When the projectiles didn’t succeed in affecting him, his father slumped back in his chair and began muttering under his breath, cursing Croatius in the old language. Croatius knew the words. He had studied the language well, night after night. He schooled himself back to staring at the spot on the wall, waiting for the tirade to be over.
“Get out,” his father finally hissed, and Croatius needed no more urging. Despite himself, he forced himself to walk the distance to the entrance with his head high and stance proud.
He earned another inkwell in the back for his trouble.
Guaerelyn would always tell when he was upset. Her hands caressed his bare back as they lay together in his bed. He stared stonily at the wall. Her best efforts to arouse him had failed; his thoughts were far away–as far away as they could get without having to think about the day’s events too much.
“We’ll be able to spend more time together,” Guaerelyn offered. With a sigh she lay down beside him, one arm draped across his shoulders. She worked her tongue and lips down one of his long ears.
For once, Croatius pulled away, looking down at her.
For once, she blushed on meeting his passionless gaze, and as if with an afterthought, drew the blanket back up to her neck.
“I will probably have to leave Silvermoon,” he told her.
“No. You could always take an apprenticeship with one of the other magi, couldn’t you? One less demanding than Lanlyth.”
Croatius angrily turned over, so his back was to her. “I would be the oldest apprentice in the city. It’d be unbearable.”
“Oh, Croatius, you’re being insufferable again.” Her tone wasn’t all kind. Croatius ignored her. He wanted to ignore everybody.
Her hand on his back again. He flinched.
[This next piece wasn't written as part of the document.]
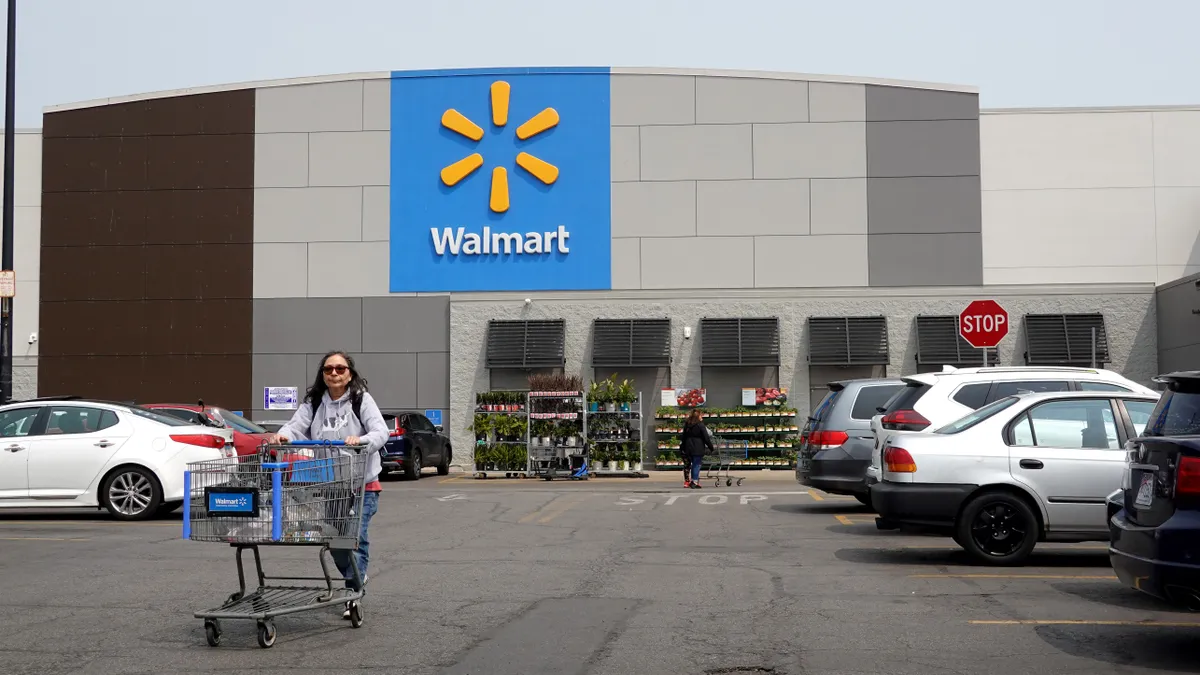 A person pushes a cart in front of Walmart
That she knew of his failure suddenly gnawed at him, and so he pushed her away in the only way he knew how.
“I don’t want to see you anymore,” he told the wall.
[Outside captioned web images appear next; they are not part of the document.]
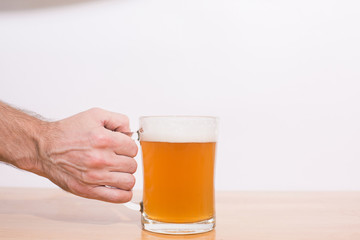 Man holding beer mug full of beer on wooden table on white background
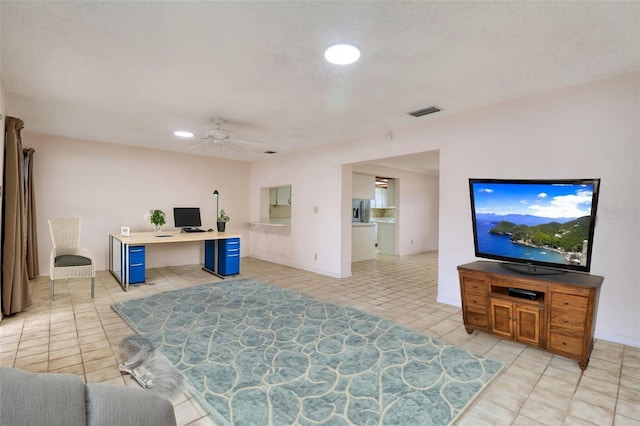 tiled office space with ceiling fan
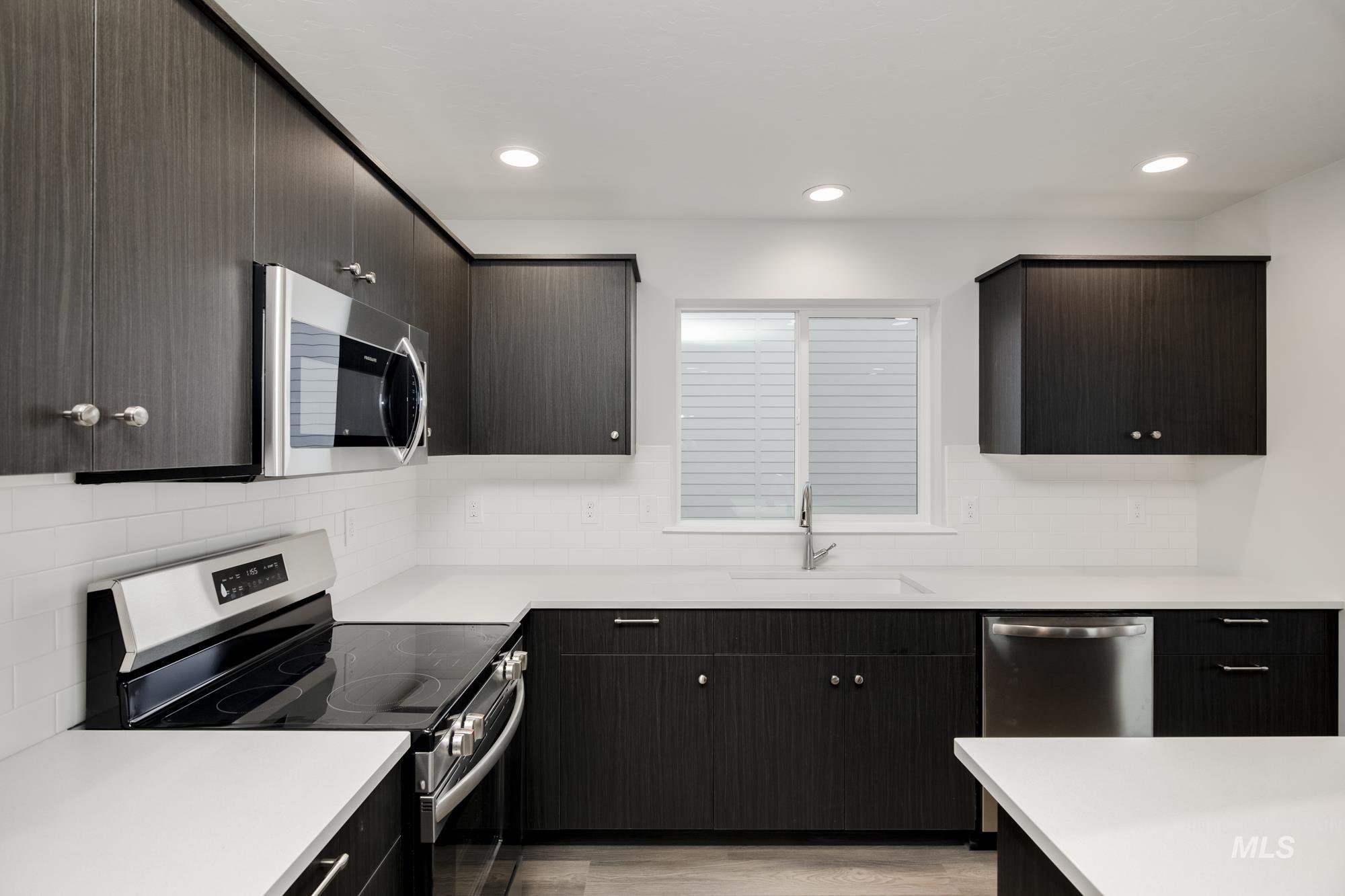 Kitchen with appliances with stainless steel finishes, light wood-type flooring, recessed lighting, backsplash, and modern cabinets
Croatius’ eyes unfocused, and it was like someone else was saying the words. His breath was calm in his chest. “You bore me, Guaerelyn. Our exploits have no longer been entertaining. Perhaps you are getting old? Either way, I think I would be better off seeking someone else.”
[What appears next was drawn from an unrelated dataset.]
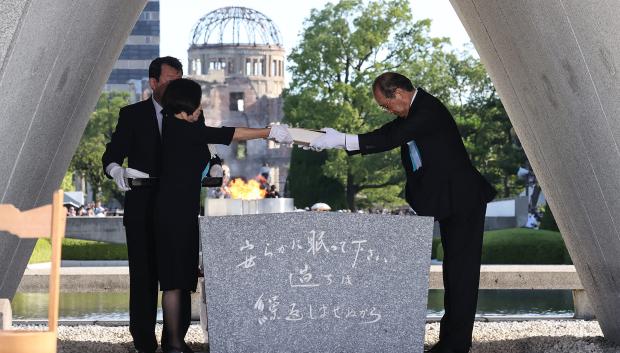 El alcalde de Hiroshima, Kazumi Matsui (D), y los representantes de las familias consagran una lista de las víctimas de la bomba atómica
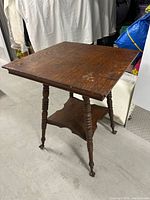 Full view of antique oak two-tier table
Croatius hadn’t altogether been expecting the slap, and he flinched as her palm snapped across the back of his head. He stayed where he was though, staring at the wall and listening as she got up off the bed and began dressing, jerking the cloth tight as if this replaced shouted words. She said not a thing to him as she left.
Croatius closed his eyes as the silence of the open lake beyond his balcony filled his chambers. He breathed a soft sigh of relief, bedding down deeper into his pillows. The blanket’s tassels annoyed him though, and a few minutes later found him flinging them off and sitting up. Instead he crossed over to his dressing table and began sponging his face in preparation for his evening meditations. He caught his own dour expression, and paused a moment to scrutinize his gently glowing blue eyes and the shadows under them.
“I will leave,” he told his reflection. It seemed to nod back at him as he confirmed his words to himself, but didn’t quite hide the uncertainty as he set the washcloth back in the basin. Annoyed, he turned his gaze back up at the mirror. He scowled at himself and sat straighter.
“You are a son of the Houses of Silvermoon,” he told himself sternly. He then snarled, mimicking his father. “Act like it.”
His reflection stared stonily back. Finally Croatius nodded in approval, took a long breath,then rose to rearrange himself on his prayer rug outside on the balcony. He kept his thoughts faraway, thinking of the distant future, rather than the immediate…
His shame today rankled within him, but he would use that shame to grow ever greater. He vowed such, turning it into a mantra. He would never be so dishonored again.